How to pay private school fees is a major worry for many separating and divorced parents. In the post-COVID pandemic, parents are facing the prospect of reduced or zero income, possible redundancy and the challenges of keeping a business afloat.
As a result, there will be difficult decisions to make about school fees affordability now and in the longer term. Tough decisions about finances may also need to be made in agreement with an ex-spouse as the co-parent, making things even more challenging.
So, how can we as legal professionals help clients who are concerned about payment of school fees in the post-lockdown economy? Here are five key areas to encourage clients to explore, to save them unnecessary stress and legal costs.
1. Contacting the school and asking for a discount
Some schools are offering discounts of up to 30%, and there are usually other options available such as:
• Fee postponements
• Staged payments
• Financial aid
• Future fee freezes
Clients may be initially reluctant or embarrassed to ask, but these options can make school fees more affordable in the short term.

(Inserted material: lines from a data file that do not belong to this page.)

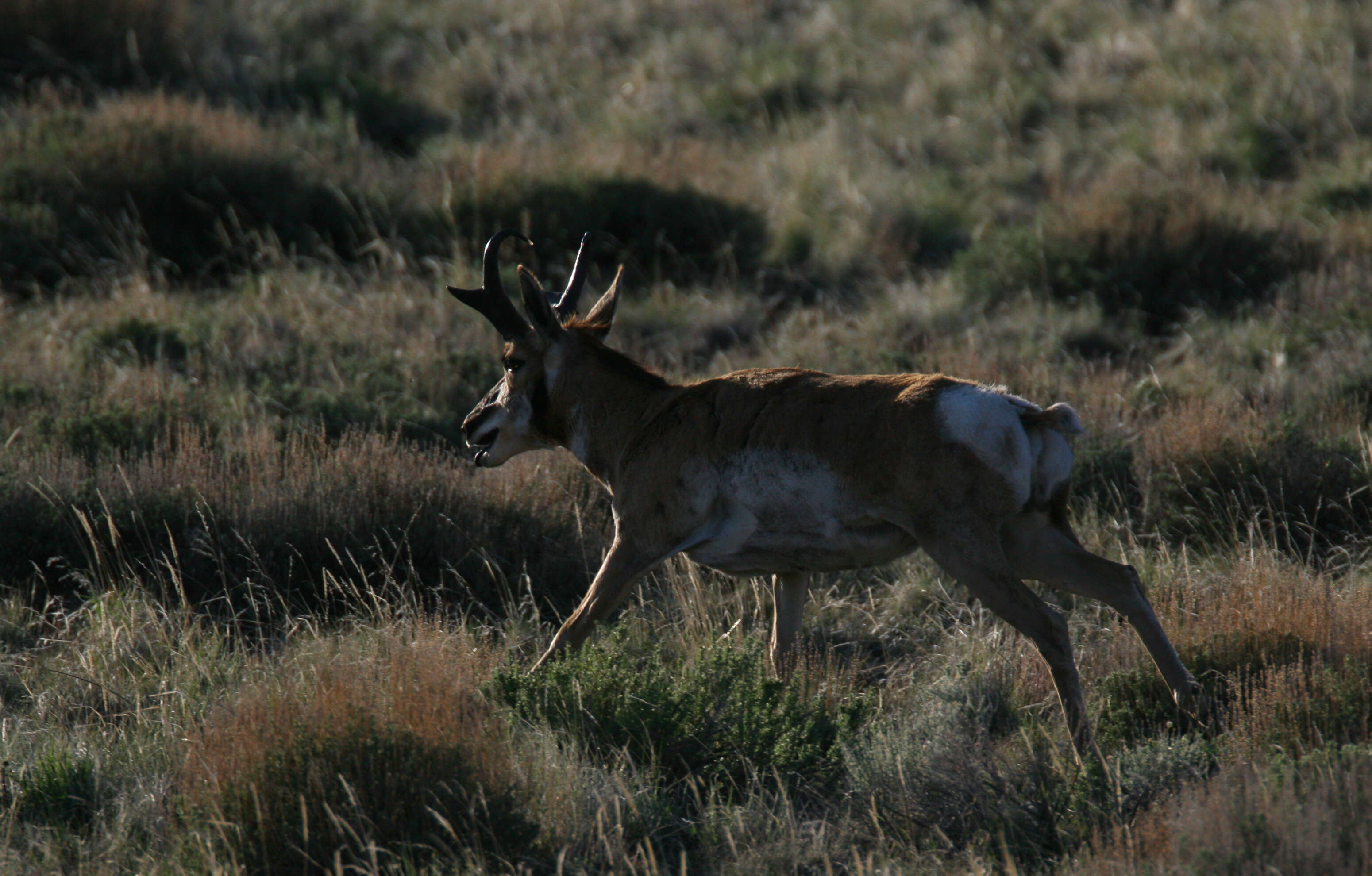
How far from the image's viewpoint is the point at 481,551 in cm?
770

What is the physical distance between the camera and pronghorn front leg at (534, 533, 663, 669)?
19.7 feet

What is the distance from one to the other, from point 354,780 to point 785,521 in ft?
6.76

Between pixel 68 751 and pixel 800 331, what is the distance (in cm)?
780

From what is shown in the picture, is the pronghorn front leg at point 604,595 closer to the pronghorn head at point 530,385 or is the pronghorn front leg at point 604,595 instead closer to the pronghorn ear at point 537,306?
the pronghorn head at point 530,385

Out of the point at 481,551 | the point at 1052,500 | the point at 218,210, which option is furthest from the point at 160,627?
the point at 218,210

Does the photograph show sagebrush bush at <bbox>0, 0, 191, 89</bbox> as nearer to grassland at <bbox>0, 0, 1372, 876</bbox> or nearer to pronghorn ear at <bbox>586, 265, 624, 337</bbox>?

2. Exploring bursaries and scholarships
Some schools have a range of bursaries and scholarships available for times of hardship. I have personally seen many clients successfully apply for bursaries and scholarships whilst their divorce is in progress. Schools are very much accustomed to parents having issues with payment during major family upheavals, and the current pandemic presents many of the same challenges.

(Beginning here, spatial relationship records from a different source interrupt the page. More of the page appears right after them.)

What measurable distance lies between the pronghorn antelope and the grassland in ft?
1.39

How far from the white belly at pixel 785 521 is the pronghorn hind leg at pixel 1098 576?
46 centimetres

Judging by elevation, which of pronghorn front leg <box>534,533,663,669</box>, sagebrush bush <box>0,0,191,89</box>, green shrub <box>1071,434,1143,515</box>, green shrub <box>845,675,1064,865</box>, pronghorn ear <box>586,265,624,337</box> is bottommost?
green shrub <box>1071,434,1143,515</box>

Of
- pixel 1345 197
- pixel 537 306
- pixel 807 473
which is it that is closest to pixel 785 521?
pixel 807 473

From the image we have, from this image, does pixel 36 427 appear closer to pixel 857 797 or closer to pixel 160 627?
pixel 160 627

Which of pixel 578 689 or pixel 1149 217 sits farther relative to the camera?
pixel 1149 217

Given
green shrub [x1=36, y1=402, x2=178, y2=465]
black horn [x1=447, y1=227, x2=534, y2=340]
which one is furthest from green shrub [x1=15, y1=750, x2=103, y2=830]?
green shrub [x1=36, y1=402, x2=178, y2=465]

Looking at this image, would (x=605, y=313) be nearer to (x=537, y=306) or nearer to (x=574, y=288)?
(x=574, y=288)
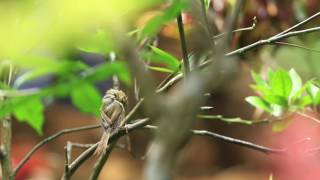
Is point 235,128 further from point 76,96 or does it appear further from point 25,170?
point 76,96

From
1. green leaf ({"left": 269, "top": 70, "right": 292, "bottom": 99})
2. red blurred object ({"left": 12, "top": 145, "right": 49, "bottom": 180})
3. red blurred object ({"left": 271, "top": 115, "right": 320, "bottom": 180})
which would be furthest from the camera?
red blurred object ({"left": 12, "top": 145, "right": 49, "bottom": 180})

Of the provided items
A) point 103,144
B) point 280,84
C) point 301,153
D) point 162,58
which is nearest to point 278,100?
point 280,84

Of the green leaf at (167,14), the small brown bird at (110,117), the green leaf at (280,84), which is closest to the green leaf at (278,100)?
the green leaf at (280,84)

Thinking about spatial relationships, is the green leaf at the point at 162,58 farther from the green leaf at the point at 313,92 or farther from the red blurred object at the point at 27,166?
the red blurred object at the point at 27,166

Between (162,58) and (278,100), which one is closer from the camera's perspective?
(162,58)

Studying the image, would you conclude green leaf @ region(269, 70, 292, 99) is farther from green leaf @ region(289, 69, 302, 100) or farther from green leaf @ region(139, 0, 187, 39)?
green leaf @ region(139, 0, 187, 39)

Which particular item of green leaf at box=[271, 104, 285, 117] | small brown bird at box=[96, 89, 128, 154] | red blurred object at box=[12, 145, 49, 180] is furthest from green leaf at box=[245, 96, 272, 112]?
red blurred object at box=[12, 145, 49, 180]

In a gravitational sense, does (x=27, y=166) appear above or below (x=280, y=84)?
below

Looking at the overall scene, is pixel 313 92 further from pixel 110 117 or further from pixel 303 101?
pixel 110 117
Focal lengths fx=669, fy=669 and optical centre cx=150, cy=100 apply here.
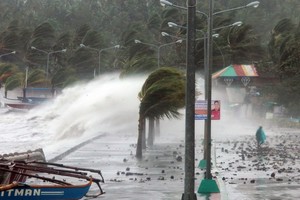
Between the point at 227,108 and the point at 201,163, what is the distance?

3. Keeping in contact with their ex
As a co-parent, your client needs to know if their ex-spouse is coping financially now and looking forward. This can be a difficult conversation for them to have. As legal professionals, we can help with formal letters, mediation and collaborative law approaches.
4. Joint liability for school fees
Most school fees contracts are in both parents’ names, so they have joint liability. Who actually pays what (and how) is usually stipulated in the divorce financial agreement. However, if a former spouse is in financial difficulties and the fees remain unpaid, their ex may not even know about it, but still be liable. Here again, communication between parents and school is key.
5. Child maintenance payments
Child maintenance is calculated from a person’s taxable gross annual income. So, whilst one party may have had a good financial year last year, there’s no guarantee of the same level of income for this year. If a client therefore uses some of their received CMS monies to pay school fees, they could be adversely affected. Clients may be tempted to rush to the CMS and ask for a reassessment. As family lawyers, we should urge them to take legal advice before applying, as payments can be adjusted downwards as well as upwards – or not changed at all.
School Fees Orders – the final option
Clients may be eager to pursue payment via a School Fees Order via the courts, but again I feel it’s very important to give clients the full picture. The family courts always have held the view that school fees are a luxury, not a necessity. Traditionally, the higher earning party usually covers the school fees. However, in the current climate, a judge will likely want to ensure that school fees payments are both affordable and sustainable.
With so many hearings being adjourned, and a backlog of cases building, clients should also be prepared for a longer wait. Therefore, with decisions needing to be made about autumn school fees very shortly, it is worth urging clients to seek ways to make arrangements between themselves without resorting to court if at all possible.